__Extract provided__.
>>>

Terry Klugman was a good-looking kid – full of energy, enthusiasm, brains and creativity.
He had a 3.76 grade-point average in high school, was a junior ski patrolman, captain of his debate team and a volunteer on John Hickenlooper’s mayoral campaign. He loved politics and had jstarted at Amherst College, aiming toward a law degree.
Sometimes he stayed up around the clock for days at a time working on a project.
But all the while, he fought the creeping bipolar condition that eventually led to his death, probably a suicide by drugs.
His body was found in an Aurora motel Oct. 3. He was 20.
Terry’s parents, Kathy and Rob Klugman, agreed to talk about their son partially because they know that “after the heartbreaking and hugely frustrating experience of (their son’s) last eight months, this is not an uncommon tragedy.”
Things “crashed in January” and Terry and his East Denver family were on a “roller coaster” for the rest of Terry’s life, Kathy Klugman said. Last July, she found a suicide note Terry posted on his website.
It was written when he was in a depressive state, when he felt despair and hopelessness, his mother said.
“There’s just too much pain for me to keep going,” he wrote. “I’ve tried to hang on as long as I could. These last six months, I feel like I’ve been betrayed by everyone I care about. … I hope I have done more good than harm in this world.
“I’m sorry to those who I will hurt. It seemed like I was hurting people just as much by sticking around.”
Bipolar disorder is a chemical and biological disease that most often manifests in the late teens and early 20s, producing extreme highs and lows in mood, Kathy Klugman said.
She believes the mental health system failed her son, though she had high praise for many mental health professionals.
The stumbling blocks were several, she said. Terry didn’t want to take his medicine, and when things began cycling downward, there was nothing that his parents or anyone else could do to force him to take it because he was over 18.
The family pleaded with mental health workers and tried unsuccessfully to get a court order that would require Terry to take his medication.

<<<

Stored data:
>>>

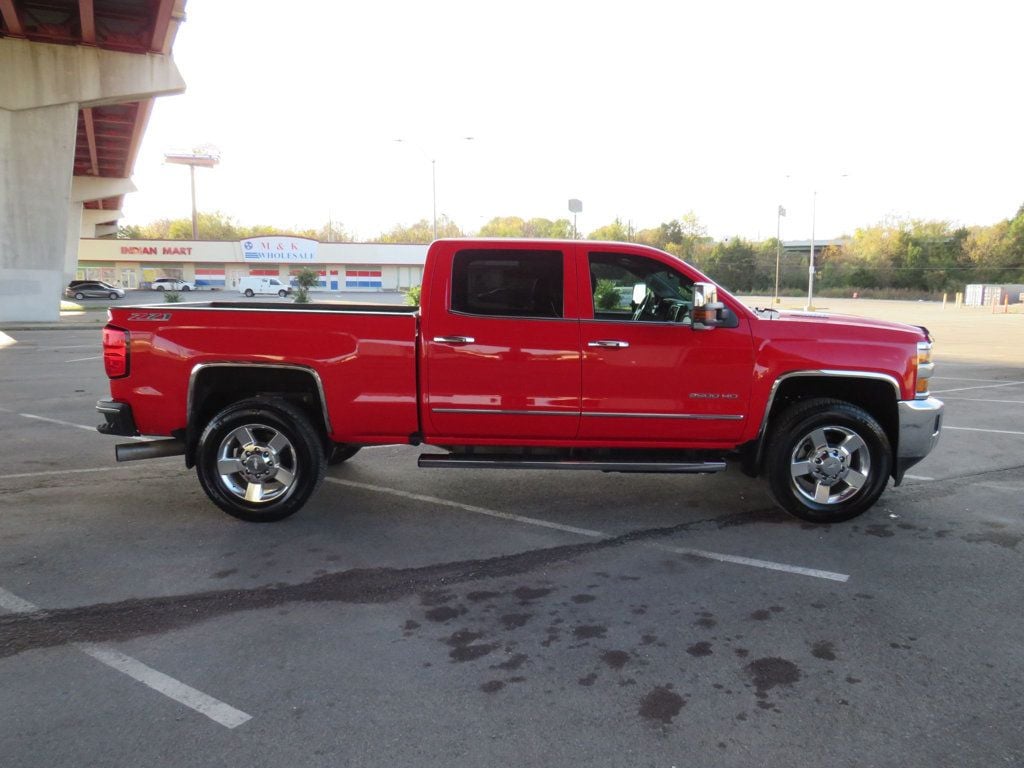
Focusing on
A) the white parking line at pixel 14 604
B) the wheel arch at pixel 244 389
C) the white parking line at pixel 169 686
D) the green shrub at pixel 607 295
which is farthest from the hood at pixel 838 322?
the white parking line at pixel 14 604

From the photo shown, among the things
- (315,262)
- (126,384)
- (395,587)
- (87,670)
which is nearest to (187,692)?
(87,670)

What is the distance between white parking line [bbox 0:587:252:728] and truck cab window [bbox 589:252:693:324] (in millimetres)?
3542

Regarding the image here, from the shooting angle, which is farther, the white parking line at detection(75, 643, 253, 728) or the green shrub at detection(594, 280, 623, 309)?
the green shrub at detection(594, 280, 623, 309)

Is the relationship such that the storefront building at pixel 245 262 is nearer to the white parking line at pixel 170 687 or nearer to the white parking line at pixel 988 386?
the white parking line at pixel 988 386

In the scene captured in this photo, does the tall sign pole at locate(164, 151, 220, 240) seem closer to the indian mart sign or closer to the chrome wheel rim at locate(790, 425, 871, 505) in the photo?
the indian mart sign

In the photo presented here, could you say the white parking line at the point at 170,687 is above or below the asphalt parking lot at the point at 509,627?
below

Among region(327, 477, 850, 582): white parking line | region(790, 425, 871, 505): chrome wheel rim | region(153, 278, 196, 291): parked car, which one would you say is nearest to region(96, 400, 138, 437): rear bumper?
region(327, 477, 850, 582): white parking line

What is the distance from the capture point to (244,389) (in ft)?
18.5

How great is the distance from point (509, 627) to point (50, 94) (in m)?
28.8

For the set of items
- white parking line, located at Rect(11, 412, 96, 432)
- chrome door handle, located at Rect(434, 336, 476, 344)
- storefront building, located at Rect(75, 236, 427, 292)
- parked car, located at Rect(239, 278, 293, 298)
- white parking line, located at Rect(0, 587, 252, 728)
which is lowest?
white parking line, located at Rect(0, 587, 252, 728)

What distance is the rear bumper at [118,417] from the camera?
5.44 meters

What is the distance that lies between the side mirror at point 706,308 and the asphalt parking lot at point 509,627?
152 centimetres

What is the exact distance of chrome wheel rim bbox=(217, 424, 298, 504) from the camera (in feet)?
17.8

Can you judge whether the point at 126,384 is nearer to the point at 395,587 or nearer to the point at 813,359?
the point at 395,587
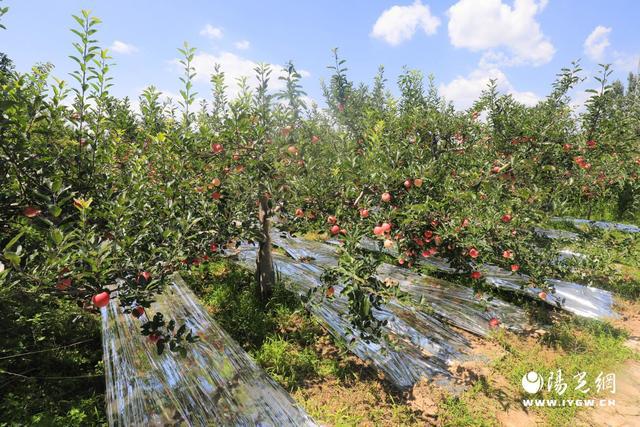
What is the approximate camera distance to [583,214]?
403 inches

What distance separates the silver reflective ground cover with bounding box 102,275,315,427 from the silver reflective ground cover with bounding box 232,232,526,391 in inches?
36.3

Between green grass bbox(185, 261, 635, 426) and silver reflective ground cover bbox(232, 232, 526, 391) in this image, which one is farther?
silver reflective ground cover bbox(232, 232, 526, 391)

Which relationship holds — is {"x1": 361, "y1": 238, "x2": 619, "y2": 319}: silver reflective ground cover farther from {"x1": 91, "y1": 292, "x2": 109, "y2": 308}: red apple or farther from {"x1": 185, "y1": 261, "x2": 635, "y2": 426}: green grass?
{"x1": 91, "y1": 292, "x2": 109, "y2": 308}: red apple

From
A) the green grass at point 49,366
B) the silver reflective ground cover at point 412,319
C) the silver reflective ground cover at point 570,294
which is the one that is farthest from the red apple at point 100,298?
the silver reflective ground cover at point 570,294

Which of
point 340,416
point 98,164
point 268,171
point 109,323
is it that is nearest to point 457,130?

<<<

__Directions__.
1. In the article about Terry Klugman, where and when was his body found?
2. According to the article about Terry Klugman, why could his parents not make him take his medicine?
3. Please carry the article about Terry Klugman on from its last sentence.

__Results for the exercise__.
1. In an Aurora motel on Oct. 3.

2. Terry was over 18. Once things began cycling downward, neither his parents nor anyone else could force him to take it, and the family's attempt to get a court order requiring him to take his medication failed.

3.
Terry was in denial, his parents said, and never believed he had a mental illness. The medicine has side effects: it can damage kidneys; it often brings on pimples; Terry said it made food taste “funny.”
It also levels out emotions, which isn’t always appreciated by patients exhilarated by their manic states.
But even the manic times had a downside: Terry would lash out verbally at people and sometimes throw things. “I have the dent in the wall to prove” where Terry once threw a vase, his mother said.
When Terry was a teenager and had such outbursts, his parents chalked it up first to normal teenage rebellion, said his father, then later to ADD. Terry was medicated for that disorder, but he didn’t have ADD.
Terry could be charming, gracious and fun to be around, but he could also be more candid than people wanted or expected him to be.
Through it all, the Klugmans sought help, read “tons of books,” gathered information and advocated for their son. But in the end, he was hardly speaking to them because they kept after him about the medication, Kathy Klugman said.
A family friend, Daniel Bennett, director of Central Agency for Jewish Education, reminded people at Terry’s memorial service that, “Terence had a disease, but he was not his disease.”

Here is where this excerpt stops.